I have so far not seen any practical evidence backing the claims that have been repeatedly made in support of copyprog. We simply don't know whether there is any truth in those claims or they lean more towards the urban legend category. I did some additional tests to shed some more light on this. (First set of tests in https://github.com/bcpierce00/unison/issues/871#issuecomment-1856055324)

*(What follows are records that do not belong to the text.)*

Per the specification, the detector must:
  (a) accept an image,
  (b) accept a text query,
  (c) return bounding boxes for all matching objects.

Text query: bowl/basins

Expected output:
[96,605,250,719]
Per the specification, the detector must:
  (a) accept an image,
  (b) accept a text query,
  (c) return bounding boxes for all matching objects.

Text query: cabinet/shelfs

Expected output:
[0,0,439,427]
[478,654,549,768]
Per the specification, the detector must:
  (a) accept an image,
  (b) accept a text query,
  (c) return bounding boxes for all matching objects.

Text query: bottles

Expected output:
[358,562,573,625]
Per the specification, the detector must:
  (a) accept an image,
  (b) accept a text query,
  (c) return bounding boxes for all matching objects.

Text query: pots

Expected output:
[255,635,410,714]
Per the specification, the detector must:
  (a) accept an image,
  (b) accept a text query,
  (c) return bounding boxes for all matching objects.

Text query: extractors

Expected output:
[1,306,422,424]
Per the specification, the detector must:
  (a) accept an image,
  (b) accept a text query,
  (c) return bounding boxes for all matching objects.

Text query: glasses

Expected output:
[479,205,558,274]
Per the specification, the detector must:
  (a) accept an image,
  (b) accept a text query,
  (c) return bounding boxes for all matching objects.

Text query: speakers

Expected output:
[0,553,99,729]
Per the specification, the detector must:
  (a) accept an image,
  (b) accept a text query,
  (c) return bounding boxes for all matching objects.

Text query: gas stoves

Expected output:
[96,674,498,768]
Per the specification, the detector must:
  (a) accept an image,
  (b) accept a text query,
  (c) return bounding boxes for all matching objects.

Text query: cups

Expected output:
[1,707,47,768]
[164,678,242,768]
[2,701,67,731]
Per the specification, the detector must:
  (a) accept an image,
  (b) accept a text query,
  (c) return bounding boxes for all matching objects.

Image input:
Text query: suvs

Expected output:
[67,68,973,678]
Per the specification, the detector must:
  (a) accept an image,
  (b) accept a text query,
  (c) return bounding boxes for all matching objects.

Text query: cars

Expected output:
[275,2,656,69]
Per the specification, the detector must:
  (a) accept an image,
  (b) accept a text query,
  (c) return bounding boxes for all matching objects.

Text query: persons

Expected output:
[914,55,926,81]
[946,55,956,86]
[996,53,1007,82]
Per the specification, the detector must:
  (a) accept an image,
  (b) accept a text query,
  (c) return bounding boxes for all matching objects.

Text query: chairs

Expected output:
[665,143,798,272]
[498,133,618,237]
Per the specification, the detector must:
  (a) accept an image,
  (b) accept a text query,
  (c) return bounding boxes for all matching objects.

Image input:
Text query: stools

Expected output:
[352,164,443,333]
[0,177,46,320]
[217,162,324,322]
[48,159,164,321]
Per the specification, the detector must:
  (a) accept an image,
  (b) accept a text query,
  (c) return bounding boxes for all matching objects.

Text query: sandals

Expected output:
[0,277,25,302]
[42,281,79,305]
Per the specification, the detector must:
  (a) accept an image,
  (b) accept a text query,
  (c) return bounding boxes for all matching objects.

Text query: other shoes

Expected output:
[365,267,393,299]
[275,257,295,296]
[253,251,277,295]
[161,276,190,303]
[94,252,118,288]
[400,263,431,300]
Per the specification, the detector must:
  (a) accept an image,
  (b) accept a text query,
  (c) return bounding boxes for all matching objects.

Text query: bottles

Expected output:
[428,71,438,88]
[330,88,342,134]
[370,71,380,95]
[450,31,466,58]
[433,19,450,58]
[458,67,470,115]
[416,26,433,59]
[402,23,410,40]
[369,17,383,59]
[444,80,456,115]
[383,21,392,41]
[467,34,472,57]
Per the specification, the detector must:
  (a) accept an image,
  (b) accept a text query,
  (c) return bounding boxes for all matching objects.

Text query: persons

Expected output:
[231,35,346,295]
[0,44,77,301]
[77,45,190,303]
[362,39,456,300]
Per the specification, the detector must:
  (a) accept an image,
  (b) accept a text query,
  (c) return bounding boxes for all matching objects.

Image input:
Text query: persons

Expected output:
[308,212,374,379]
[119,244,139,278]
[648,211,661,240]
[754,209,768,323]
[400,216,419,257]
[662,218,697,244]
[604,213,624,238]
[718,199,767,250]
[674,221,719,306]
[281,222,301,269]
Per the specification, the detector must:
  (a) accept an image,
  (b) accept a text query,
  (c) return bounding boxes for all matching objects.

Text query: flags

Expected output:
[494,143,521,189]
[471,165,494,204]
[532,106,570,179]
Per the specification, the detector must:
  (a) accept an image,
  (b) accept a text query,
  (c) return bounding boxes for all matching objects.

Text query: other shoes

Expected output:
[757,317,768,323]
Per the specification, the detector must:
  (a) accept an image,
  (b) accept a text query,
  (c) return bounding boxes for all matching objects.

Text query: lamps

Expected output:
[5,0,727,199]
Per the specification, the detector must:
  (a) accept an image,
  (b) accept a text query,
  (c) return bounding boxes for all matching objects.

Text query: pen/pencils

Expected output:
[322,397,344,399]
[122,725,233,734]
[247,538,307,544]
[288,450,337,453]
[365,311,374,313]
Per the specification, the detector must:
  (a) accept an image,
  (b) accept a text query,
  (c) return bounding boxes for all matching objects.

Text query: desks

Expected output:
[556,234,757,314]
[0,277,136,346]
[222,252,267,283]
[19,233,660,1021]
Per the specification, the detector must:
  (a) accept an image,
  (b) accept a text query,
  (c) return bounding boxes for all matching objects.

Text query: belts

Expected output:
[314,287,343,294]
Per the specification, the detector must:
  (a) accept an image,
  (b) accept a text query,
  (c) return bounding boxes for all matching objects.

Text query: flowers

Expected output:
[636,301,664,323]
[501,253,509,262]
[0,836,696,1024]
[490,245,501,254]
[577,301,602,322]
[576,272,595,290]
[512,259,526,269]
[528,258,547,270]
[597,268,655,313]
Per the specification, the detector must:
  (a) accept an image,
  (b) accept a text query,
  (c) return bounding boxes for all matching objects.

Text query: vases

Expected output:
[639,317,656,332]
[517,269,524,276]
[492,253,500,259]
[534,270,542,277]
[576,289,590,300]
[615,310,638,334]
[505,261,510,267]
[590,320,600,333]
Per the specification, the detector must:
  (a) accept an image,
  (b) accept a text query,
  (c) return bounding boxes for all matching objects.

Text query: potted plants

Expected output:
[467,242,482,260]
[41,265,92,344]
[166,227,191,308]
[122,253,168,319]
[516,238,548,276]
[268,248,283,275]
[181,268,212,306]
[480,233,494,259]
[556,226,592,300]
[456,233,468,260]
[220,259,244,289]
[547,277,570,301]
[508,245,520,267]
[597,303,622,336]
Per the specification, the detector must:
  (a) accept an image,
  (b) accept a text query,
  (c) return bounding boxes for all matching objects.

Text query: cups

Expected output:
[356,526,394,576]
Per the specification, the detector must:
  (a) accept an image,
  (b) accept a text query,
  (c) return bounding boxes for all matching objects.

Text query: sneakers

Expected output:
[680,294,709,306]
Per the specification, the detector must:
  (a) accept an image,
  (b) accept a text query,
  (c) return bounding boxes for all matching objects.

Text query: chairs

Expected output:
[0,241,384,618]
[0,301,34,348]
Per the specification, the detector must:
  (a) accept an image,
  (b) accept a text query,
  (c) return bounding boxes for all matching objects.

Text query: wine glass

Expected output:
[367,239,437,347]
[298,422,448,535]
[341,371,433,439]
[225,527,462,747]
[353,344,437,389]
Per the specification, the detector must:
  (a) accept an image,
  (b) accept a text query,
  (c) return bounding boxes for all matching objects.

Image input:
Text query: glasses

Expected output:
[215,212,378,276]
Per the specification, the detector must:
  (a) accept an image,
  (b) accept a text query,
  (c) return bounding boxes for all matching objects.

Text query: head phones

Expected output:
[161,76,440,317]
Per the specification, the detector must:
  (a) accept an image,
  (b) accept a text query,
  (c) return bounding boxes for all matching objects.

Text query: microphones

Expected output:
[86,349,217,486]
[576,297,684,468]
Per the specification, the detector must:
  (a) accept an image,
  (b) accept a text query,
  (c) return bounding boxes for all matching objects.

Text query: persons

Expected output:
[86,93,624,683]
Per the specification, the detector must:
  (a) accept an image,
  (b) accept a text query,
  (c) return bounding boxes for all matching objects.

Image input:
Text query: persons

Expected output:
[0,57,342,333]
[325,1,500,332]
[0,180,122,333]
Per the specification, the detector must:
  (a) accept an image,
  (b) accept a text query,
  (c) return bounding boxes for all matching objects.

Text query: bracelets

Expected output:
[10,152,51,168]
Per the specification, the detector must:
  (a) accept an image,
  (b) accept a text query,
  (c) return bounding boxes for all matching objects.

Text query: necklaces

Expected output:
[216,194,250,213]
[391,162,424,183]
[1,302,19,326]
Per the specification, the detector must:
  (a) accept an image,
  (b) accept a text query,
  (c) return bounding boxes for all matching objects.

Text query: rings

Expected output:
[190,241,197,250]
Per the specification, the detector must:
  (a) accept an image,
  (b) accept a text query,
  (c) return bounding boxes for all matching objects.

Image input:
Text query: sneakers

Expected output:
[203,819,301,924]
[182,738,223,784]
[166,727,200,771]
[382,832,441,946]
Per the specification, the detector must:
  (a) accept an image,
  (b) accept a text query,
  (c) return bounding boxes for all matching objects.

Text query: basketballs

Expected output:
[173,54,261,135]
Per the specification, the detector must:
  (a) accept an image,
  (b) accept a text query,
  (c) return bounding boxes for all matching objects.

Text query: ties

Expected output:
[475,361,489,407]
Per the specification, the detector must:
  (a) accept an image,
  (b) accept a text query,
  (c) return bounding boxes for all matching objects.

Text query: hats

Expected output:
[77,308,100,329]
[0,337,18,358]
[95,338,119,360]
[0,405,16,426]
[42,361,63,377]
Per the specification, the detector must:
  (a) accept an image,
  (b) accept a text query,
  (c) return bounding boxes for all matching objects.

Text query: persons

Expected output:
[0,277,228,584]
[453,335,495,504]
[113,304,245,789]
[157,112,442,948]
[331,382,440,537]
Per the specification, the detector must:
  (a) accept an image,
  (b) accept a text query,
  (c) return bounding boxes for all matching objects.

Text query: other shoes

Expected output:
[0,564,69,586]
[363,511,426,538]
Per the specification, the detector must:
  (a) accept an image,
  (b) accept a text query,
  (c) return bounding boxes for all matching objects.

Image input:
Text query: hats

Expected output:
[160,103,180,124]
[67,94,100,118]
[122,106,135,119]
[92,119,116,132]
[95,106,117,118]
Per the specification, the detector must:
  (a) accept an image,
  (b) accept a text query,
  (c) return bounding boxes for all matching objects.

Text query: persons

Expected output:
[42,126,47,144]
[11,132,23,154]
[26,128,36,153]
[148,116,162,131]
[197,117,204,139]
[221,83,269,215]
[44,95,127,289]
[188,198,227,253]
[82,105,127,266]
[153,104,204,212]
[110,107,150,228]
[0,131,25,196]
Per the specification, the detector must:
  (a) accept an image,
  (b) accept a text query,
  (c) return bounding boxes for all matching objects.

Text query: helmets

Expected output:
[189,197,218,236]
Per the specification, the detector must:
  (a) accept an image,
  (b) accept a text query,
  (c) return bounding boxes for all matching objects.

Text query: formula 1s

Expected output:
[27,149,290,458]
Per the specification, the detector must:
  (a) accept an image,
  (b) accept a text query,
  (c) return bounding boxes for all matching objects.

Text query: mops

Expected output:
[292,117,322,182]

This time I compared the number of bytes transferred. Tests were run with a single 4 GiB file. I originally started testing syncing in both directions but quickly discovered that the number of transferred bytes is very similar, so I continued testing with sync in only one direction. This also means that you should not assign any meaning to "received" and "sent" labels in the table below; they could just as well be reversed. rsync was run without --compress

File modification Transfer Comment
append 1 byte unison total 813 963 bytes
    sent 655 492 bytes
    received 158 471 bytes
+additional protocol overhead:
    sent 367 bytes
    received 179 bytes
rsync total 786 622 bytes
    sent 524 363 bytes
    received 262 259 bytes
truncate from end by 1 byte unison total 813 958 bytes
    sent 655 492 bytes
    received 158 466 bytes
+additional protocol overhead:
    sent 367 bytes
    received 179 bytes
rsync total 786 623 bytes
    sent 524 371 bytes
    received 262 252 bytes
change 1 byte unison total 879 460 bytes
    sent 655 492 bytes
    received 223 968 bytes
+additional protocol overhead:
    sent 369 bytes
    received 179 bytes
rsync total 852 160 bytes
    sent 524 363 bytes
    received 327 797 bytes
prepend 1 byte unison total 813 962 bytes
    sent 655 492 bytes
    received 158 470 bytes
+additional protocol overhead:
    sent 367 bytes
    received 179 bytes
rsync total 2 195 792 524 bytes
    sent 524 363 bytes
    received 2 195 268 161 bytes
remove 1 byte from start of file unison total 879 407 bytes
    sent 655 492 bytes
    received 223 915 bytes
+additional protocol overhead:
    sent 367 bytes
    received 179 bytes
rsync total 2 884 252 bytes
    sent 524 363 bytes
    received 2 359 889 bytes

(I separated unison protocol overhead because there will be at least some additional unison protocol overhead for copyprog too.)

Interpreting the results, I can only conclude that not only is Unison not worse than rsync, it is actually much better. That, or I botched the testing somehow.